Tenants received a letter in June alerting them all slip rates would increase by 26 to 90 percent starting Oct. 1.
DANA POINT— Plans have been announced to increase slip fees in Dana Point Harbor as construction nears for a large-scale redevelopment of the marina. Bellwether Financial, a part of Dana Point Harbor Partners, the collaboration created to operate and redevelop the harbor, sent a letter to marina tenants on June 21 alerting them on Oct. 1 rates on all slip categories will increase.
Rates for slips under 30 feet will increase by 26 percent and rates for the largest slip categories, 55 feet, and 60 feet, will increase by 90 percent. In the letter, Bellwether said increases will fall more on the large categories because they believed on a relative basis the small boaters have been subsidizing the larger vessels.
“For the vast majority of boaters, it’s under $100 a month increase but at the same time that is significant, but we tried to be very thoughtful in this process,” said Joe Ueberroth, founder, and president of Bellwether Financial Group.
Bellwether used slip rates from public marinas in Orange County, 11 marinas in Newport Beach Harbor, two in Huntington Harbour, and one in Sunset Beach, to calculate an average and a market rate. The data used by Bellwether and provided to the Log shows rates in all 11 Newport Beach Harbor marinas were more expensive than the current rates in Dana Point and rates after the increase. The rates in Sunset Beach and Huntington Harbour were slightly higher or lower than current rates in Dana Point and all lower than the new rates.
Of the marinas surveyed, the highest monthly rate for a 21-foot slip was $50 per foot of the vessel length or slip length, and the lowest was $13. After the rate increase, Dana Point will be $17.15 per foot for a 21-foot slip.
Bellwether said after the rate increase, all slip categories will still be approximately 35 to 45 percent below the current Orange County average they calculated.
“We look at our market as being Orange County and we think that over time we should be at the average, not leaving it, but when you look at Dana Point it’s such a wonderful spot, it’s a gem on the coast, we’re completely full, we have thousands of people that are on the waitlist,” said Ueberroth.
The Dana Point Boaters Association, a recreational boating advocacy group, has expressed their disagreement with the size of the increase and rationale and methodology cited for the hike.
“It’s going to force a lot of the smaller boaters out of the harbor because they’re just not going to be able to afford it,” said DPBA President Anne Eubanks.
She said everyone was anticipating a slip fee increase as part of the reconstruction of the marina but wasn’t expecting such a significant increase.
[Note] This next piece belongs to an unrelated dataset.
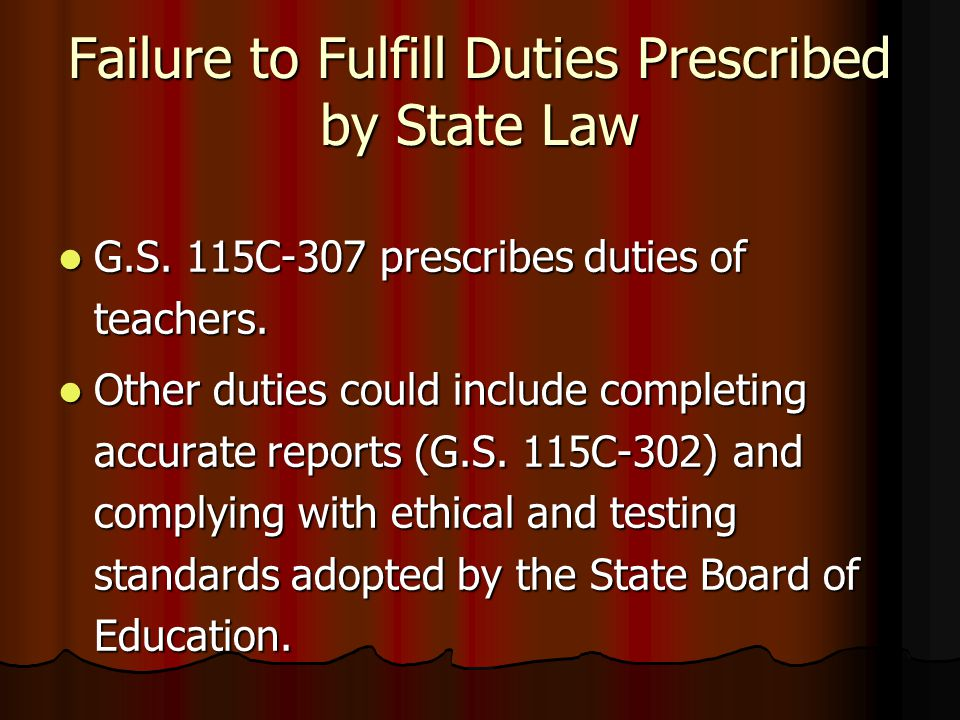 Failure to Fulfill Duties Prescribed by State Law G.S. 115C-307 prescribes duties of teachers. G.S. 115C-307 prescribes duties of teachers. Other duti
On June 25, DPBA sent a letter to Orange County Supervisor Lisa Bartlett asking the county to step in and address the “affordability.” The county’s lease with DPHP provides DPHP the authority to establish market rates for transient boat slips but DPBA argued the increase is inconsistent with the terms of the Dana Point Tidelands Trust in that Dana Point Harbor is intended for public use and recreation for all citizens of California regardless of financial capacity.
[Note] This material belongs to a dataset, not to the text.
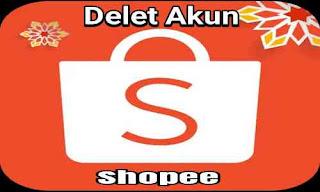 Cara Menghapus Akun Shopee Permanen Terbaru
“The rates being implemented by DPHP are not determined by the County nor the Board of Supervisors and do not appear to violate the Tideland’s grant,” Supervisor Bartlett replied in July 1 letter to the DPBA. “With that being said, I encourage stakeholders to work together on addressing the economic impacts…”
Eubanks questioned the methodology for establishing the market rate, saying a majority were in Newport Beach Harbor, where the closest rate was roughly double Dana Point’s current rates. She said she believed they should take into account slip prices in other public marinas in Southern California such as Long Beach, Oceanside, and San Diego.
“To take an average of just Orange County marinas and say that Dana Point is under market is not a good analysis in our opinion,” said Eubanks.
Ueberroth noted marinas operated by cities and counties such as Oceanside and Alamitos Bay Marina generally have less expensive rates than marinas operated by private companies.
The slip rate increase comes as Bellwether prepares to begin a long-awaited marina redevelopment, which was cleared to begin construction by the California Coastal Commission in February.
“The whole concept of the new marina was to keep the small boaters there, it’s for the benefit of the public, which is why the average slip size couldn’t be over 32 feet,” said Eubanks.
A local coastal program amendment issued by the Coastal Commission in 2009 restricted slip loss to no more than 155 slips and mandated an average slip size to not exceed 32 feet.
Bellwether acknowledged for some boaters, the rate increases will drive them to look at alternative facilities and said they are hopeful the advanced notice will be helpful in that endeavor.
“A lot of them are still excited, they think it’s the best deal in town still and they want us to revitalize, start our construction,” said Ueberroth.
He said they are hoping to start construction at the end of this year. The complete redevelopment of the marina will take place over a five-year period.